Closer inspection often reveals that about 20% of what’s on the shelves is stuff that for a variety of reasons – for example it’s a product they no longer use – can be removed. Sometimes we find items which have passed the use by date. What’s needed is a thorough clear-out. It may not always solve the space problem but it helps and it certainly improves patient safety. Some of the old stock can even be used for training rather than just binned. But it has to be separated out so there’s no risk of it getting near patients.

Getting rid of clutter also helps address a frequent complaint that staff end up wasting time because they can’t track down what they need. But this is just the start. Once you have got a handle of what’s overstocked and, more crucially, what’s understocked, you can start making rapid gains that will pay for themselves. Most of the problems come about because the stock control and distribution systems at hospitals either do not exist, or are obsolete.

Realising the benefits

Identifying the problem is one thing, finding and implementing the solution is quite another.
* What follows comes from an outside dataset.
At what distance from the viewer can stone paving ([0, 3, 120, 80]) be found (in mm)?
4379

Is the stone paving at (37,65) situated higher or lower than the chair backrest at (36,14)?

An EBS assessment or equivalent in-house exercise to look at exactly what’s being ordered, and why, is a vital first step. All too often the purchasing process is unquestioning – regular orders go in and supplies turn up, but some remain unused and stock builds up. Alternatively, when something is used a replacement is ordered regardless of whether it’s actually needed.

However, an effective IT system can help deliver good stock control. Telling you what’s in stock and where it is, following it through the supply chain from receipt storeroom to patient. That gives immediate control over ordering and distribution, driving down costs by cutting waste and raising efficiency by making sure that the surgeons and maternity ward staff have what they want at the moment it’s needed.